What is share buyback?
Understand in simple language what the company said in the regulatory filing… ‘The company currently has much more cash than required. Even after taking into account the amount of cash that will be required in the future, there is still a lot of surplus cash left. Therefore, instead of keeping this extra money in the bank, the company is returning it to the shareholders – that too by purchasing its own shares from the market.
Why is share buyback done?
In simple language, share buyback is when a company buys back its own shares from investors. There are several benefits of doing this:
- Less shares, more value: Reducing the number of shares increases the earnings per share (EPS), which can cause the share price to go up.
- Cash usage: If the company has more cash than required, then it gives benefit to the investors by investing it in buyback.
- Message of confidence: By buyback the company shows that it has confidence in its future and feels that its shares are undervalued.

Program divided into two categories, priority given to small investors
Reserved category- Small investors i.e. those who have shares of the company up to ₹ 2 lakh. They will get reservation of 15% shares, which will be more than their entitlement. The buyback ratio in the reserved category is 2:11, that is, 2 shares can be tendered for every 11 shares.
General Category- Those holding shares worth more than Rs 2 lakh come in this category. The buyback ratio in this category will be 17:706.
Entitlement means the right to tender (offer for sale) according to the number of shares held on the record date.
Dividend will increase, shareholders value will increase
Infosys believes that this buyback will prove beneficial for the shareholders. Due to reduction in equity base, return per share i.e. earnings will increase. The company will continue its half yearly dividend and will also consider giving a special dividend. The target is to achieve 85% free cash flow return in the next 5 years starting from financial year 2025.
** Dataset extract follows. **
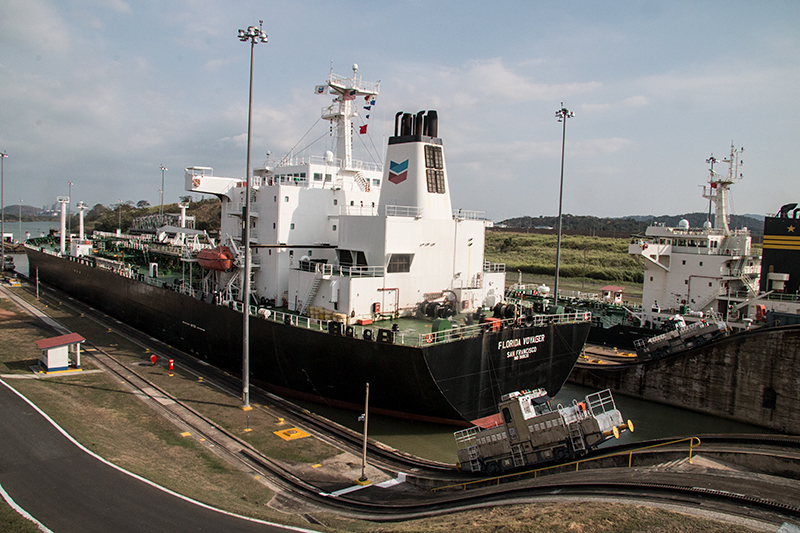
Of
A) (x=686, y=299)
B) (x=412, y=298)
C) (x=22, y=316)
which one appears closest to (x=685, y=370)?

Infosys shares fell 15% in one year
Today i.e. on November 19, Infosys shares are trading at Rs 1,541, up 3.67%. The company’s shares have risen 5.48% in the last one month. However, it has fallen by 1.21% in the last 6 months, by 15.55% in one year and by 18.14% this year i.e. from January 1 till now. The market value of the company is Rs 6.4 lakh crore.

Narayan Murthy started the company in 1981
Founded in 1981, Infosys is a NYSE listed global consulting and IT services company. The company was started with a capital of 250 dollars (approximately Rs 22,000 as of today).
The 40 year old company has around 1900 customers in more than 56 countries. It has 13 subsidiary companies across the world. Narayana Murthy of the company. The CEO and managing director is Salil Parekh. D Sundaram is the Lead Independent Director.
Infosys’ profit increased by 13.2% in the second quarter
Infosys’ consolidated net profit in the July-September quarter increased by 13.2% to Rs 7,364 crore compared to the same quarter last year. It was Rs 6,506 crore in the same quarter last year. At the same time, revenue increased by 8.6% to Rs 44,490 crore, which was earlier Rs 40,986 crore.